* _Task to carry out_
Word for word, restate all the records; images are not part of the copy.

==*==

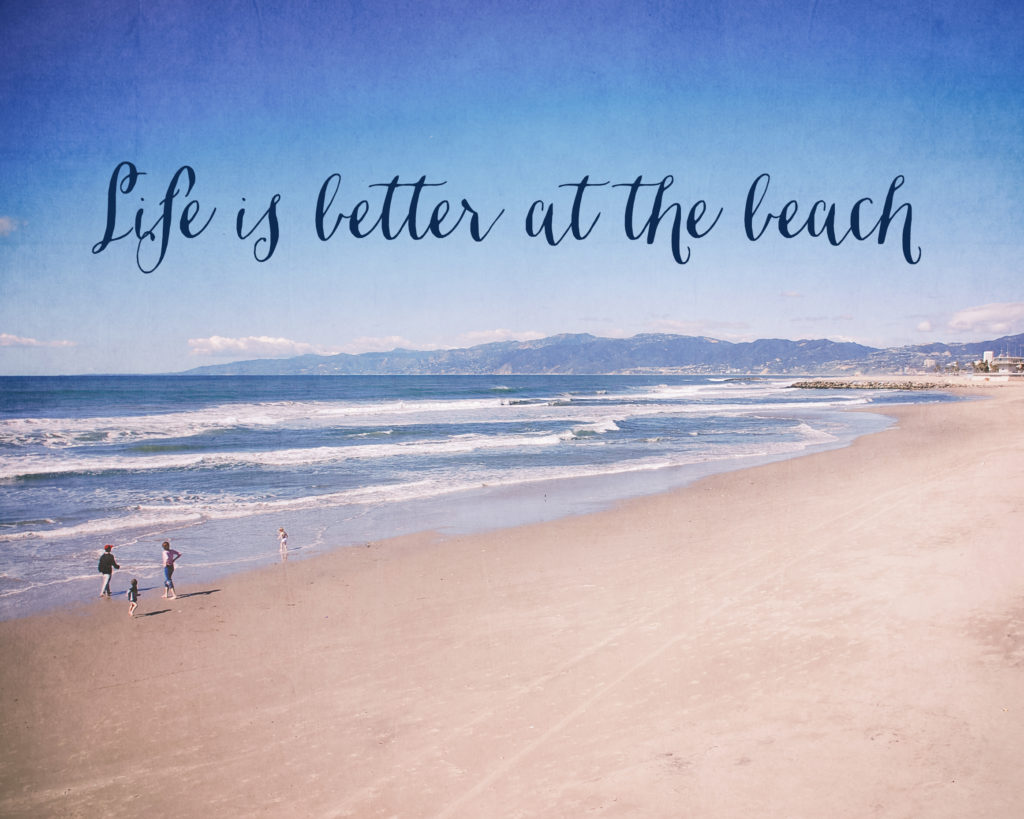 Life Is Better At The Beach 1024x819 Jpg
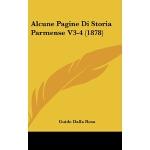 【预订】Alcune Pagine Di Storia Parmense V3-4 (1878)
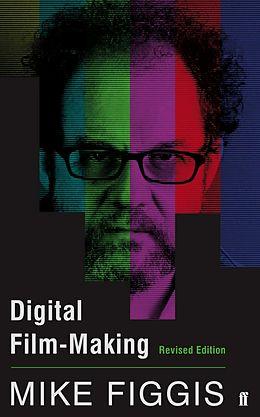 E-Book (epub) Digital Film-making Revised Edition von Mike Figgis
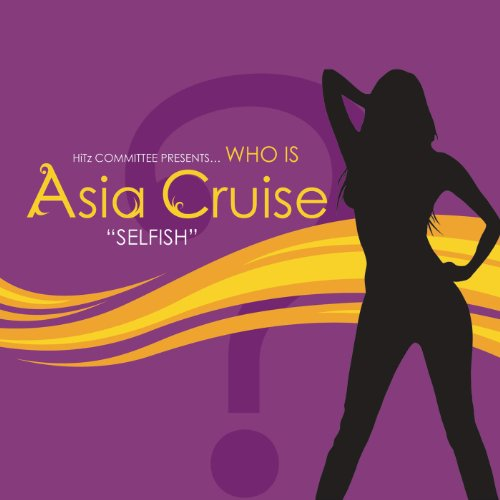 Selfish By Asia Cruise On Amazon Music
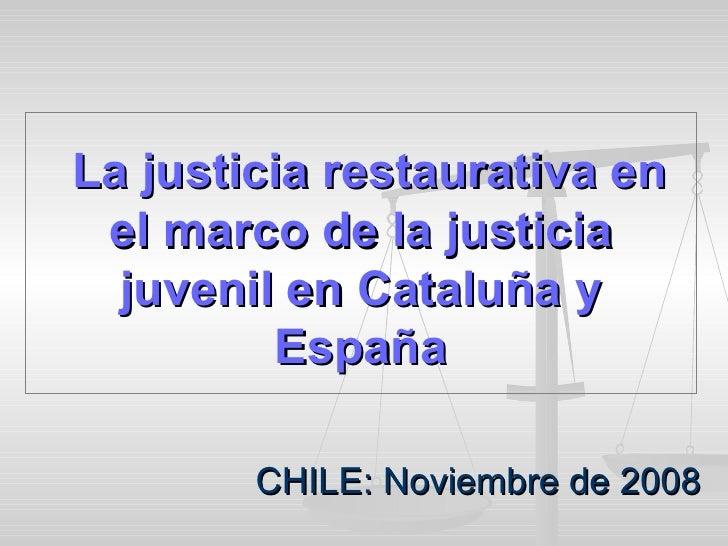 La justicia restaurativa en el marco de la justicia juvenil en Cataluña y España JOSE DAPENA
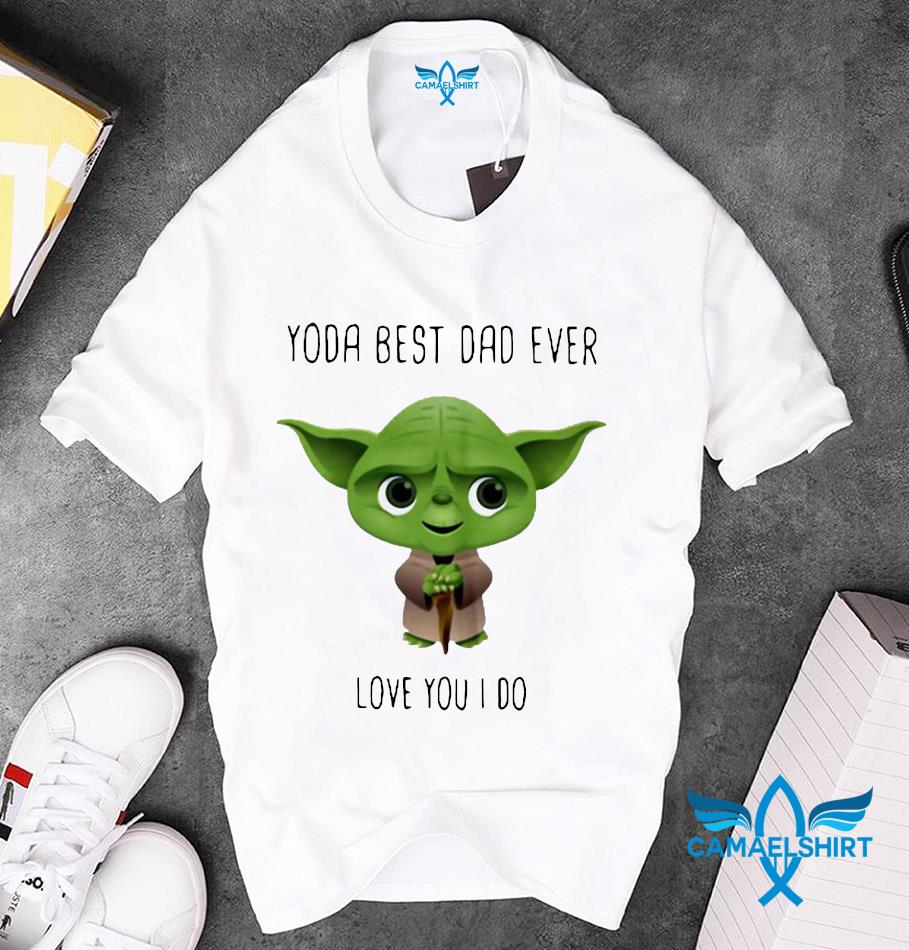 Master Yoda best dad ever love you I do Fathers day unisex t-shirt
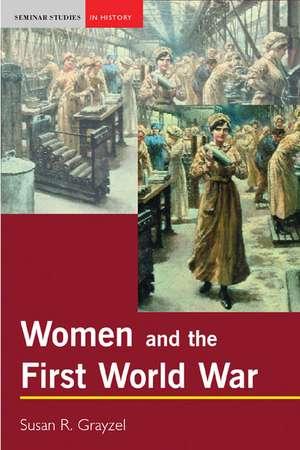 Women and the First World War de Susan Grayzel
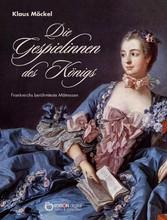 Die Gespielinnen des Königs - Frankreichs berüh...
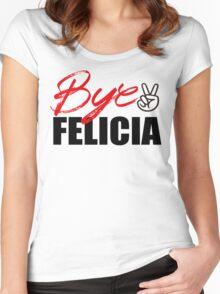Bye Felicia Women's Fitted Scoop T-Shirt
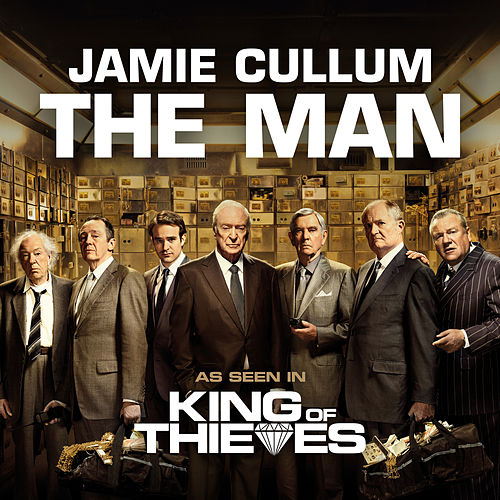 The Man (From 'King Of Thieves') de Jamie Cullum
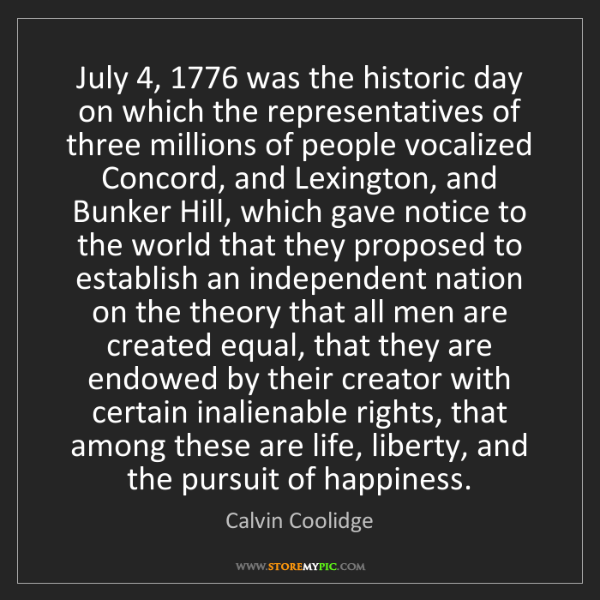Calvin Coolidge: July 4, 1776 was the historic day on which the representatives...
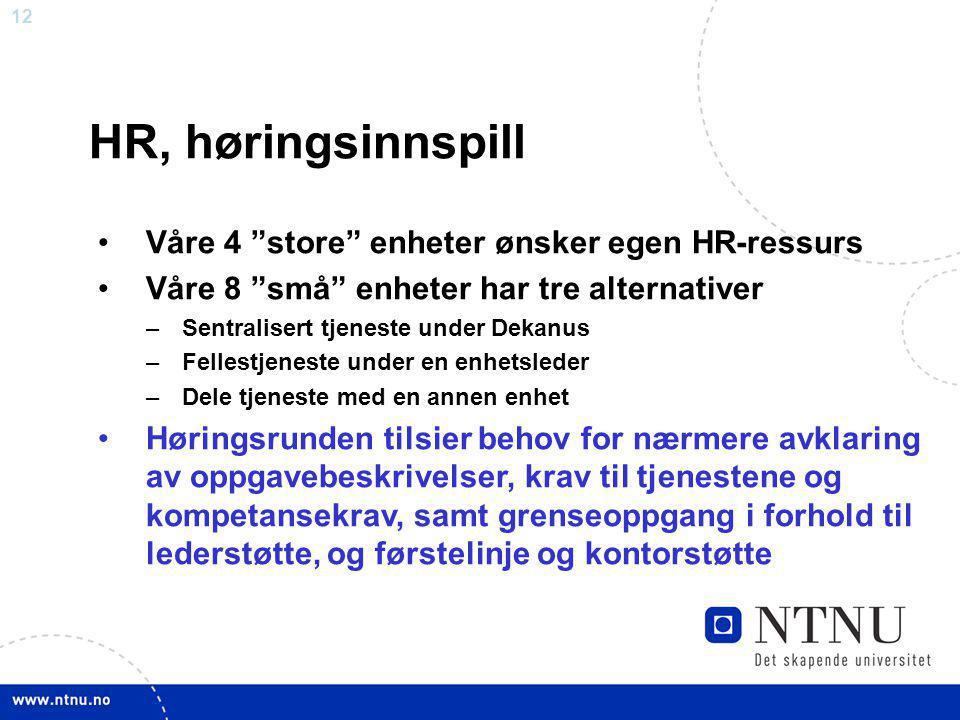 HR, høringsinnspill Våre 4 store enheter ønsker egen HR-ressurs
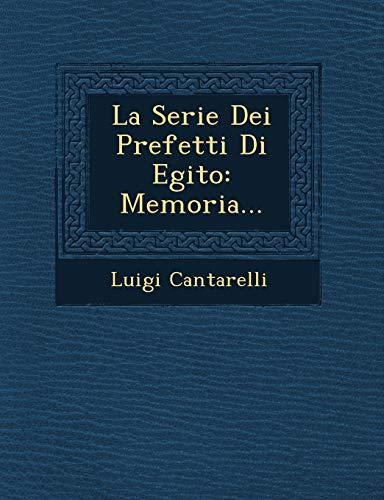 La Serie Dei Prefetti Di Egito: Memoria.: Luigi Cantarelli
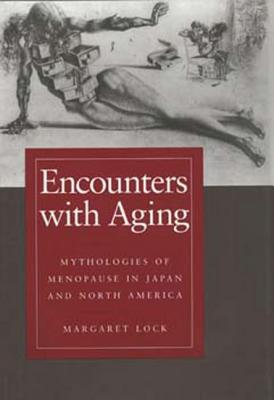 Image for Encounters with Aging: Mythologies of Menopause in Japan and North America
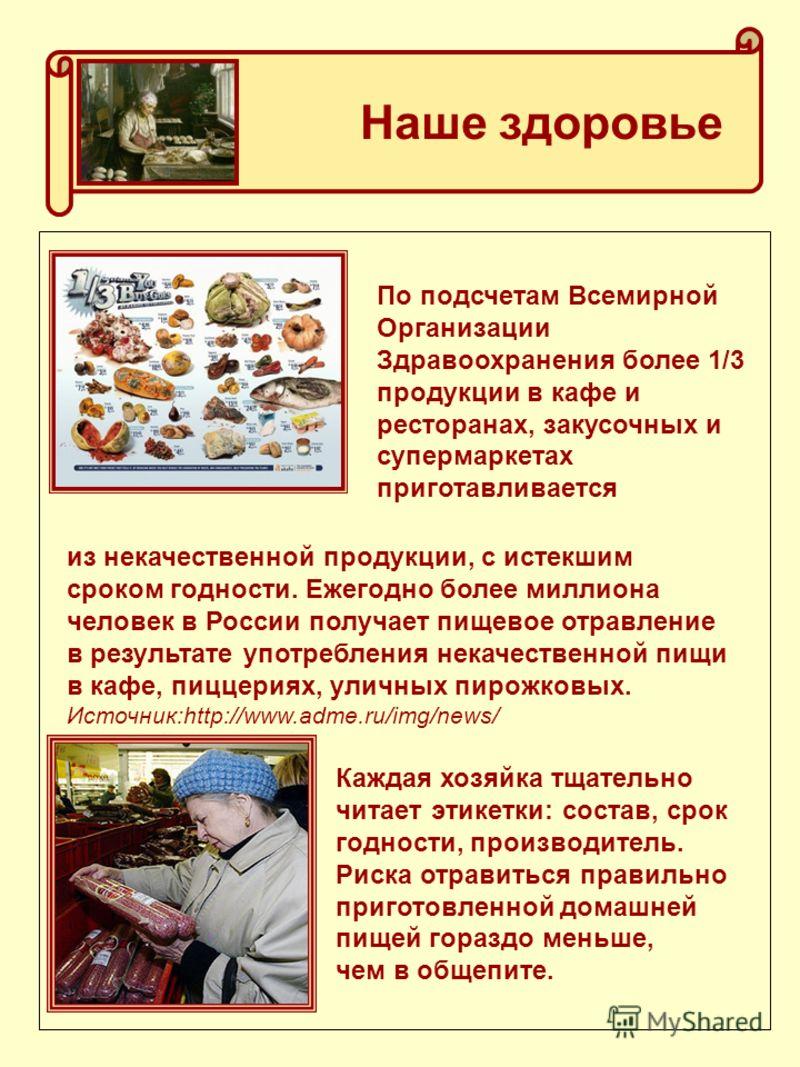 Наше здоровье По подсчетам Всемирной Организации Здравоохранения более 1/3 продукции в кафе и ресторанах, закусочных и супермаркетах приготавливается из некачественной продукции, с истекшим сроком годности. Ежегодно более миллиона человек в России по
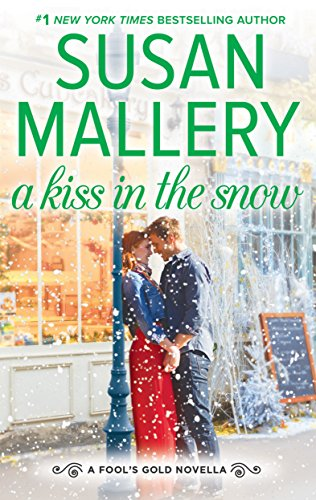 (A Kiss in the Snow (Kindle Single) (Fool's Gold))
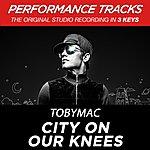 tobyMac City On Our Knees (Radio Version) (Premiere Performance Plus Track)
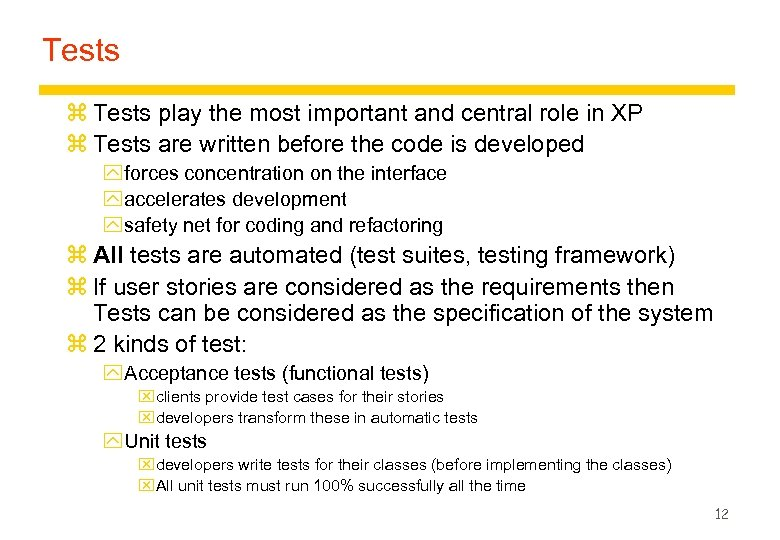 Tests z Tests play the most important and central role in XP z Tests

==*==

* _Your solution_
 Life Is Better At The Beach 1024x819 Jpg
 【预订】Alcune Pagine Di Storia Parmense V3-4 (1878)
 E-Book (epub) Digital Film-making Revised Edition von Mike Figgis
 Selfish By Asia Cruise On Amazon Music
 La justicia restaurativa en el marco de la justicia juvenil en Cataluña y España JOSE DAPENA
 Master Yoda best dad ever love you I do Fathers day unisex t-shirt
 Women and the First World War de Susan Grayzel
 Die Gespielinnen des Königs - Frankreichs berüh...
Bye Felicia Women's Fitted Scoop T-Shirt
 The Man (From 'King Of Thieves') de Jamie Cullum
Calvin Coolidge: July 4, 1776 was the historic day on which the representatives...
 HR, høringsinnspill Våre 4 store enheter ønsker egen HR-ressurs
 La Serie Dei Prefetti Di Egito: Memoria.: Luigi Cantarelli
 Image for Encounters with Aging: Mythologies of Menopause in Japan and North America
 Наше здоровье По подсчетам Всемирной Организации Здравоохранения более 1/3 продукции в кафе и ресторанах, закусочных и супермаркетах приготавливается из некачественной продукции, с истекшим сроком годности. Ежегодно более миллиона человек в России по
 (A Kiss in the Snow (Kindle Single) (Fool's Gold))
 tobyMac City On Our Knees (Radio Version) (Premiere Performance Plus Track)
 Tests z Tests play the most important and central role in XP z Tests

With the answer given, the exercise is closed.